* _PROMPT_
Number every line of the entries below as a list, leaving out the blank lines.

* _EXTRACTED INFORMATION_
********************

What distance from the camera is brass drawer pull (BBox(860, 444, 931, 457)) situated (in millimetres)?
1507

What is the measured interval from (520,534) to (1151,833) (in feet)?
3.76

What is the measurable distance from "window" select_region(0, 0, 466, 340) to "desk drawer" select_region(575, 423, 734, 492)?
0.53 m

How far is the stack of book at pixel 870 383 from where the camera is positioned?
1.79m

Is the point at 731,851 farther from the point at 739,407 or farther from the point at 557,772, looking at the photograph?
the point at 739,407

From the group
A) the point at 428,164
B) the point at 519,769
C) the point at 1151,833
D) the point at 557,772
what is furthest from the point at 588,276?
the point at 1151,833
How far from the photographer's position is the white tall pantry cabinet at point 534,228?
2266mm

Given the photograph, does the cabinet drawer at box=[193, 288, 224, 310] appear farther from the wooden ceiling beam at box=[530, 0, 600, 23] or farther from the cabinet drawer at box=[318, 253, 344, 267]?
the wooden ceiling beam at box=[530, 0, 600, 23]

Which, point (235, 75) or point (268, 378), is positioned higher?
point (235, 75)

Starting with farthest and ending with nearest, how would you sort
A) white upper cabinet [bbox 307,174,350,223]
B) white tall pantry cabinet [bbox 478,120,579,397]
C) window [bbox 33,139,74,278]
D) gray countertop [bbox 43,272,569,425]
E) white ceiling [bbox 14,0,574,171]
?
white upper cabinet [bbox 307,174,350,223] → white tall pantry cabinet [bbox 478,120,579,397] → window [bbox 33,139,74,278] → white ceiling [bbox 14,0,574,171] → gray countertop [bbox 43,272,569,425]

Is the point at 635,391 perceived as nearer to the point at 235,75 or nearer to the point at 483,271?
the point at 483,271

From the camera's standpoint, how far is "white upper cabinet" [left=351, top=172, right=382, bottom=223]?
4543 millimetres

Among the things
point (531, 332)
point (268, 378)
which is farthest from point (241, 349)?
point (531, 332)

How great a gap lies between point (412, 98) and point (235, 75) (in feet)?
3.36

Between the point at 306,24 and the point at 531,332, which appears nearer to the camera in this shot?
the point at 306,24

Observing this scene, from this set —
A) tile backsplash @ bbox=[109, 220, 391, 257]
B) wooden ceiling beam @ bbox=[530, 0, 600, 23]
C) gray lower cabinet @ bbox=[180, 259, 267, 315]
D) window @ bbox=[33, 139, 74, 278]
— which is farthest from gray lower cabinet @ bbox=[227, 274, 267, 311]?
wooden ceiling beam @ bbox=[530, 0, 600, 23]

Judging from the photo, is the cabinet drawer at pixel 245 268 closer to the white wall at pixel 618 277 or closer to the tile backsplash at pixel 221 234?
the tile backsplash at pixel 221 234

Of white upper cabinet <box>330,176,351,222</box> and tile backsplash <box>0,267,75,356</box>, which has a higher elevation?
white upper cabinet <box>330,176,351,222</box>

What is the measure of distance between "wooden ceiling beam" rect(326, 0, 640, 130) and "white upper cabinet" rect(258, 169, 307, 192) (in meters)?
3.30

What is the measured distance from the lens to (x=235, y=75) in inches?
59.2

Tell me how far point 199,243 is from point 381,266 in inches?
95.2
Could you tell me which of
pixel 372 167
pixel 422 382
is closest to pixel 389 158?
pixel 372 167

********************

* _ANSWER FOR THIS EXERCISE_
1. What distance from the camera is brass drawer pull (BBox(860, 444, 931, 457)) situated (in millimetres)?
2. 1507
3. What is the measured interval from (520,534) to (1151,833) (in feet)?
4. 3.76
5. What is the measurable distance from "window" select_region(0, 0, 466, 340) to "desk drawer" select_region(575, 423, 734, 492)?
6. 0.53 m
7. How far is the stack of book at pixel 870 383 from where the camera is positioned?
8. 1.79m
9. Is the point at 731,851 farther from the point at 739,407 or farther from the point at 557,772, looking at the photograph?
10. the point at 739,407
11. From the group
12. A) the point at 428,164
13. B) the point at 519,769
14. C) the point at 1151,833
15. D) the point at 557,772
16. what is furthest from the point at 588,276?
17. the point at 1151,833
18. How far from the photographer's position is the white tall pantry cabinet at point 534,228?
19. 2266mm
20. Given the photograph, does the cabinet drawer at box=[193, 288, 224, 310] appear farther from the wooden ceiling beam at box=[530, 0, 600, 23] or farther from the cabinet drawer at box=[318, 253, 344, 267]?
21. the wooden ceiling beam at box=[530, 0, 600, 23]
22. Which, point (235, 75) or point (268, 378), is positioned higher?
23. point (235, 75)
24. Starting with farthest and ending with nearest, how would you sort
25. A) white upper cabinet [bbox 307,174,350,223]
26. B) white tall pantry cabinet [bbox 478,120,579,397]
27. C) window [bbox 33,139,74,278]
28. D) gray countertop [bbox 43,272,569,425]
29. E) white ceiling [bbox 14,0,574,171]
30. ?
31. white upper cabinet [bbox 307,174,350,223] → white tall pantry cabinet [bbox 478,120,579,397] → window [bbox 33,139,74,278] → white ceiling [bbox 14,0,574,171] → gray countertop [bbox 43,272,569,425]
32. Is the point at 635,391 perceived as nearer to the point at 235,75 or nearer to the point at 483,271?
33. the point at 483,271
34. From the camera's standpoint, how far is "white upper cabinet" [left=351, top=172, right=382, bottom=223]?
35. 4543 millimetres
36. Among the things
37. point (531, 332)
38. point (268, 378)
39. which is farthest from point (241, 349)?
40. point (531, 332)
41. How great a gap lies between point (412, 98) and point (235, 75) (in feet)?
42. 3.36
43. Between the point at 306,24 and the point at 531,332, which appears nearer to the camera in this shot?
44. the point at 306,24
45. Observing this scene, from this set —
46. A) tile backsplash @ bbox=[109, 220, 391, 257]
47. B) wooden ceiling beam @ bbox=[530, 0, 600, 23]
48. C) gray lower cabinet @ bbox=[180, 259, 267, 315]
49. D) window @ bbox=[33, 139, 74, 278]
50. — which is farthest from gray lower cabinet @ bbox=[227, 274, 267, 311]?
51. wooden ceiling beam @ bbox=[530, 0, 600, 23]
52. Judging from the photo, is the cabinet drawer at pixel 245 268 closer to the white wall at pixel 618 277 or closer to the tile backsplash at pixel 221 234?
53. the tile backsplash at pixel 221 234
54. Of white upper cabinet <box>330,176,351,222</box> and tile backsplash <box>0,267,75,356</box>, which has a higher elevation?
55. white upper cabinet <box>330,176,351,222</box>
56. What is the measure of distance between "wooden ceiling beam" rect(326, 0, 640, 130) and "white upper cabinet" rect(258, 169, 307, 192) (in meters)?
57. 3.30
58. What is the measured distance from the lens to (x=235, y=75) in inches?
59. 59.2
60. Tell me how far point 199,243 is from point 381,266 in inches?
61. 95.2
62. Could you tell me which of
63. pixel 372 167
64. pixel 422 382
65. is closest to pixel 389 158?
66. pixel 372 167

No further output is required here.